- [Directive] Copy out the records below word for word, every line unchanged.

Some records

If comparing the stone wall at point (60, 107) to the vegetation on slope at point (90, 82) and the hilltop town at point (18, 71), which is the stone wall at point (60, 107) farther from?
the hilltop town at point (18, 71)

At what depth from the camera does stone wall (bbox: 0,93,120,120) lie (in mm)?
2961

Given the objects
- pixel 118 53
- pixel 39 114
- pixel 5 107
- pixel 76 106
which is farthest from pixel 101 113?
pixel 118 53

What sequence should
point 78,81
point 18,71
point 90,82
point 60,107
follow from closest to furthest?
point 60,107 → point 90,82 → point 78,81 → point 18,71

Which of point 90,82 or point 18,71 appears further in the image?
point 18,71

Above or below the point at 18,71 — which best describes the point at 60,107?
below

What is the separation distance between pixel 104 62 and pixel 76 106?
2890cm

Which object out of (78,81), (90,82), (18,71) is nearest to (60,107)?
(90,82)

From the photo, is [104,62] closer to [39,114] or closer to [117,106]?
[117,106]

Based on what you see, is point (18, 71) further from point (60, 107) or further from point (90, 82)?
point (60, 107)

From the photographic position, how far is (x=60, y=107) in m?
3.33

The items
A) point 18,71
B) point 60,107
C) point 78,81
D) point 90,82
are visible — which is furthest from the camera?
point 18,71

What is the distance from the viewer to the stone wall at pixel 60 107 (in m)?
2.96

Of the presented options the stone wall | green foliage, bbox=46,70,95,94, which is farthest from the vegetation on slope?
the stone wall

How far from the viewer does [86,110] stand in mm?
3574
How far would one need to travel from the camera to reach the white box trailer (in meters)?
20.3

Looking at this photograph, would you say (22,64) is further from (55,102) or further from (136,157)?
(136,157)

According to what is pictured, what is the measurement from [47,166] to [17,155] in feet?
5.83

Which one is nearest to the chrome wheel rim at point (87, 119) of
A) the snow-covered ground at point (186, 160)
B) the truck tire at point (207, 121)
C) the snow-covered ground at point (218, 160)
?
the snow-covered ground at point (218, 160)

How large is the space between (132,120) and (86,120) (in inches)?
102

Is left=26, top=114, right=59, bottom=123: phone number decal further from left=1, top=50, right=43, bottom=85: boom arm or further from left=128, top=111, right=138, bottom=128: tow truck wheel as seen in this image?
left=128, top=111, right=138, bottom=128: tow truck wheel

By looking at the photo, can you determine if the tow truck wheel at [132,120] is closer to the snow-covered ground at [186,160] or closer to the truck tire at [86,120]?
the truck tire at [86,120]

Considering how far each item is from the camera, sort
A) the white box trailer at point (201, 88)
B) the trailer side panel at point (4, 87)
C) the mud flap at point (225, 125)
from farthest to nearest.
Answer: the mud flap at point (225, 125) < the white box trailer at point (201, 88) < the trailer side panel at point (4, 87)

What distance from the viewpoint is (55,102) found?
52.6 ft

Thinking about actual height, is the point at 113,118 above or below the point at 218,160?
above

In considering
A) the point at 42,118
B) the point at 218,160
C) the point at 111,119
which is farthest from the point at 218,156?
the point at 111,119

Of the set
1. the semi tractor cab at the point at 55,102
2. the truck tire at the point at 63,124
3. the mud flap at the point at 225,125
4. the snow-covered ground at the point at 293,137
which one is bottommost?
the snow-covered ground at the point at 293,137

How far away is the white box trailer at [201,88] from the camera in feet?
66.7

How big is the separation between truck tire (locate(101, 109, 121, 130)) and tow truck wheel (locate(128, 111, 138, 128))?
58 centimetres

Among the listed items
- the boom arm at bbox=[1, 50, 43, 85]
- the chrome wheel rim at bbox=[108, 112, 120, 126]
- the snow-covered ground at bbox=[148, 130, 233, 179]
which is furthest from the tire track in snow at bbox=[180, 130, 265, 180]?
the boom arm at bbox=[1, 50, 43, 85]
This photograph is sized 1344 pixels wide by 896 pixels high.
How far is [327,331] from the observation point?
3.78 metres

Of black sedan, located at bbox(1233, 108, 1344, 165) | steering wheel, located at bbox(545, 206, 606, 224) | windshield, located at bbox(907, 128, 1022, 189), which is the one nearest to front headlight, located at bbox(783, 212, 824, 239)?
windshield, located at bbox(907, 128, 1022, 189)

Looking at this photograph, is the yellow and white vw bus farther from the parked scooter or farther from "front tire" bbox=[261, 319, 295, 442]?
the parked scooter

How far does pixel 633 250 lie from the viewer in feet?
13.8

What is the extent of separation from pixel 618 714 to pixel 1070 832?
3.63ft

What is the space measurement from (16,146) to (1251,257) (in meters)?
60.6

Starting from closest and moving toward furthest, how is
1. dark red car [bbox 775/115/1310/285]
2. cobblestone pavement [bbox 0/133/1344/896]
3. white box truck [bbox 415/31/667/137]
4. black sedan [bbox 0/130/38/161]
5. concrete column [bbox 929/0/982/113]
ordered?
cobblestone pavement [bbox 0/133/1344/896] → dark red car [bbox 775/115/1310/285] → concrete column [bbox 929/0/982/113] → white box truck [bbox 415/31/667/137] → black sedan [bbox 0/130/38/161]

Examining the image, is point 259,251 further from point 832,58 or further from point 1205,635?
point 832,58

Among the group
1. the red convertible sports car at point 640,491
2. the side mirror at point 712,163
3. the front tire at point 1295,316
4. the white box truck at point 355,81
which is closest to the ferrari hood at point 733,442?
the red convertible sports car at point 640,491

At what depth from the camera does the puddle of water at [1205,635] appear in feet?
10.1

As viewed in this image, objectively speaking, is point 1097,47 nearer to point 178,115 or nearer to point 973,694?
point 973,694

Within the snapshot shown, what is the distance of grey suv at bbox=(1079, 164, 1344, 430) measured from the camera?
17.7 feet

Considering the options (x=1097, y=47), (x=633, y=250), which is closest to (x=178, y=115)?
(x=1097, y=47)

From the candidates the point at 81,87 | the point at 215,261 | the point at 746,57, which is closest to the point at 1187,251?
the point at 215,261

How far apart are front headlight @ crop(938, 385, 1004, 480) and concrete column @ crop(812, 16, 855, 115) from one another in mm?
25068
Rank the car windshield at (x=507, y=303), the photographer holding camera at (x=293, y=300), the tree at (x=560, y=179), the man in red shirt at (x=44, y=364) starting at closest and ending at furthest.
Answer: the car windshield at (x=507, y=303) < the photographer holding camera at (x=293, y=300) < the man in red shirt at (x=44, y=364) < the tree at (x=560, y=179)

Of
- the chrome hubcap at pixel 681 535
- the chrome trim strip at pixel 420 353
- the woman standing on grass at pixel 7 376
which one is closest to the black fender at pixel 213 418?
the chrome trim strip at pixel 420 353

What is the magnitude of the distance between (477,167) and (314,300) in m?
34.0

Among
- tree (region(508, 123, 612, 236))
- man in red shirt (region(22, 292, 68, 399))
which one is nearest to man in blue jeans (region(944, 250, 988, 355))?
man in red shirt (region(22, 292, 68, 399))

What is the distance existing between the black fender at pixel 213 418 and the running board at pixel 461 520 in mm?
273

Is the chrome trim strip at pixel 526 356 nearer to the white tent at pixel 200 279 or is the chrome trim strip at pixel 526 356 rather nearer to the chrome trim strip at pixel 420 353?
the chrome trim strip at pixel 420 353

- [Written solution]
If comparing the stone wall at point (60, 107) to the vegetation on slope at point (90, 82) and the hilltop town at point (18, 71), which is the stone wall at point (60, 107) farther from?
the hilltop town at point (18, 71)

At what depth from the camera does stone wall (bbox: 0,93,120,120) lie (in mm)?
2961

Given the objects
- pixel 118 53
- pixel 39 114
- pixel 5 107
- pixel 76 106
which is farthest from pixel 101 113?
pixel 118 53

What sequence should
point 78,81
point 18,71
point 90,82
point 60,107
follow from closest to furthest?
point 60,107 → point 90,82 → point 78,81 → point 18,71

Which of point 90,82 or point 18,71 appears further in the image?
point 18,71

Above or below the point at 18,71 — which best describes the point at 60,107?
below

What is the separation distance between pixel 104 62 and pixel 76 106?
2890cm

Which object out of (78,81), (90,82), (18,71) is nearest to (60,107)?
(90,82)

From the photo, is [104,62] closer to [39,114] or closer to [117,106]?
[117,106]

Based on what you see, is point (18, 71) further from point (60, 107) or further from point (90, 82)?
point (60, 107)

From the photographic position, how far is (x=60, y=107) in m?
3.33

The items
A) point 18,71
B) point 60,107
C) point 78,81
D) point 90,82
are visible — which is furthest from the camera?
point 18,71

What is the distance from the viewer to the stone wall at pixel 60 107 (in m)?
2.96

Of the presented options the stone wall | green foliage, bbox=46,70,95,94, which is farthest from the vegetation on slope?
the stone wall

How far from the viewer does [86,110] stand in mm?
3574
How far would one need to travel from the camera to reach the white box trailer (in meters)?
20.3

Looking at this photograph, would you say (22,64) is further from (55,102) or further from (136,157)?
(136,157)

According to what is pictured, what is the measurement from [47,166] to [17,155] in feet?
5.83

Which one is nearest to the chrome wheel rim at point (87, 119) of
A) the snow-covered ground at point (186, 160)
B) the truck tire at point (207, 121)
C) the snow-covered ground at point (218, 160)
?
the snow-covered ground at point (218, 160)

How large is the space between (132,120) and (86,120) (in inches)?
102

Is left=26, top=114, right=59, bottom=123: phone number decal further from left=1, top=50, right=43, bottom=85: boom arm or further from left=128, top=111, right=138, bottom=128: tow truck wheel as seen in this image?
left=128, top=111, right=138, bottom=128: tow truck wheel

By looking at the photo, can you determine if the tow truck wheel at [132,120] is closer to the snow-covered ground at [186,160] or closer to the truck tire at [86,120]?
the truck tire at [86,120]

Considering how far each item is from the camera, sort
A) the white box trailer at point (201, 88)
B) the trailer side panel at point (4, 87)
C) the mud flap at point (225, 125)
from farthest to nearest.
Answer: the mud flap at point (225, 125) < the white box trailer at point (201, 88) < the trailer side panel at point (4, 87)

What distance from the viewpoint is (55,102) found?
52.6 ft

Thinking about actual height, is the point at 113,118 above or below the point at 218,160?
above

In considering
A) the point at 42,118
B) the point at 218,160
C) the point at 111,119
which is farthest from the point at 218,156?
the point at 111,119

Of the set
1. the semi tractor cab at the point at 55,102
2. the truck tire at the point at 63,124
3. the mud flap at the point at 225,125
4. the snow-covered ground at the point at 293,137
which one is bottommost?
the snow-covered ground at the point at 293,137

How far away is the white box trailer at [201,88] from the camera in feet?
66.7

How big is the separation between truck tire (locate(101, 109, 121, 130)) and tow truck wheel (locate(128, 111, 138, 128))?
58 centimetres

Among the listed items
- the boom arm at bbox=[1, 50, 43, 85]
- the chrome wheel rim at bbox=[108, 112, 120, 126]
- the snow-covered ground at bbox=[148, 130, 233, 179]
which is furthest from the tire track in snow at bbox=[180, 130, 265, 180]?
the boom arm at bbox=[1, 50, 43, 85]
This photograph is sized 1344 pixels wide by 896 pixels high.
How far is [327,331] from the observation point?
3.78 metres

Of black sedan, located at bbox(1233, 108, 1344, 165) | steering wheel, located at bbox(545, 206, 606, 224) | windshield, located at bbox(907, 128, 1022, 189), which is the one nearest to front headlight, located at bbox(783, 212, 824, 239)?
windshield, located at bbox(907, 128, 1022, 189)

Looking at this photograph, is the yellow and white vw bus farther from the parked scooter or farther from "front tire" bbox=[261, 319, 295, 442]?
the parked scooter

How far does pixel 633 250 lie from the viewer in feet?
13.8

What is the extent of separation from pixel 618 714 to pixel 1070 832?
3.63ft

What is the space measurement from (16,146) to (1251,257) (in meters)?
60.6

Starting from closest and moving toward furthest, how is
1. dark red car [bbox 775/115/1310/285]
2. cobblestone pavement [bbox 0/133/1344/896]
3. white box truck [bbox 415/31/667/137]
4. black sedan [bbox 0/130/38/161]
5. concrete column [bbox 929/0/982/113]
ordered?
cobblestone pavement [bbox 0/133/1344/896] → dark red car [bbox 775/115/1310/285] → concrete column [bbox 929/0/982/113] → white box truck [bbox 415/31/667/137] → black sedan [bbox 0/130/38/161]

Examining the image, is point 259,251 further from point 832,58 or further from point 1205,635?
point 832,58

Among the group
1. the red convertible sports car at point 640,491
2. the side mirror at point 712,163
3. the front tire at point 1295,316
4. the white box truck at point 355,81
which is closest to the ferrari hood at point 733,442?
the red convertible sports car at point 640,491

At what depth from the camera does the puddle of water at [1205,635] appear in feet?
10.1

As viewed in this image, objectively speaking, is point 1097,47 nearer to point 178,115 or nearer to point 973,694?
point 973,694

Within the snapshot shown, what is the distance of grey suv at bbox=(1079, 164, 1344, 430) measured from the camera?
17.7 feet

Considering the options (x=1097, y=47), (x=633, y=250), which is closest to (x=178, y=115)?
(x=1097, y=47)

From the candidates the point at 81,87 | the point at 215,261 | the point at 746,57, which is closest to the point at 1187,251?
the point at 215,261

How far apart are front headlight @ crop(938, 385, 1004, 480) and concrete column @ crop(812, 16, 855, 115) from one another in mm?
25068
Rank the car windshield at (x=507, y=303), the photographer holding camera at (x=293, y=300), the tree at (x=560, y=179), the man in red shirt at (x=44, y=364) starting at closest and ending at furthest.
Answer: the car windshield at (x=507, y=303) < the photographer holding camera at (x=293, y=300) < the man in red shirt at (x=44, y=364) < the tree at (x=560, y=179)

Of
- the chrome hubcap at pixel 681 535
- the chrome trim strip at pixel 420 353
- the woman standing on grass at pixel 7 376
which one is closest to the black fender at pixel 213 418?
the chrome trim strip at pixel 420 353

What is the magnitude of the distance between (477,167) and (314,300) in m?
34.0

Among
- tree (region(508, 123, 612, 236))
- man in red shirt (region(22, 292, 68, 399))
which one is nearest to man in blue jeans (region(944, 250, 988, 355))?
man in red shirt (region(22, 292, 68, 399))

What is the distance existing between the black fender at pixel 213 418 and the running board at pixel 461 520 in mm?
273

Is the chrome trim strip at pixel 526 356 nearer to the white tent at pixel 200 279 or is the chrome trim strip at pixel 526 356 rather nearer to the chrome trim strip at pixel 420 353?
the chrome trim strip at pixel 420 353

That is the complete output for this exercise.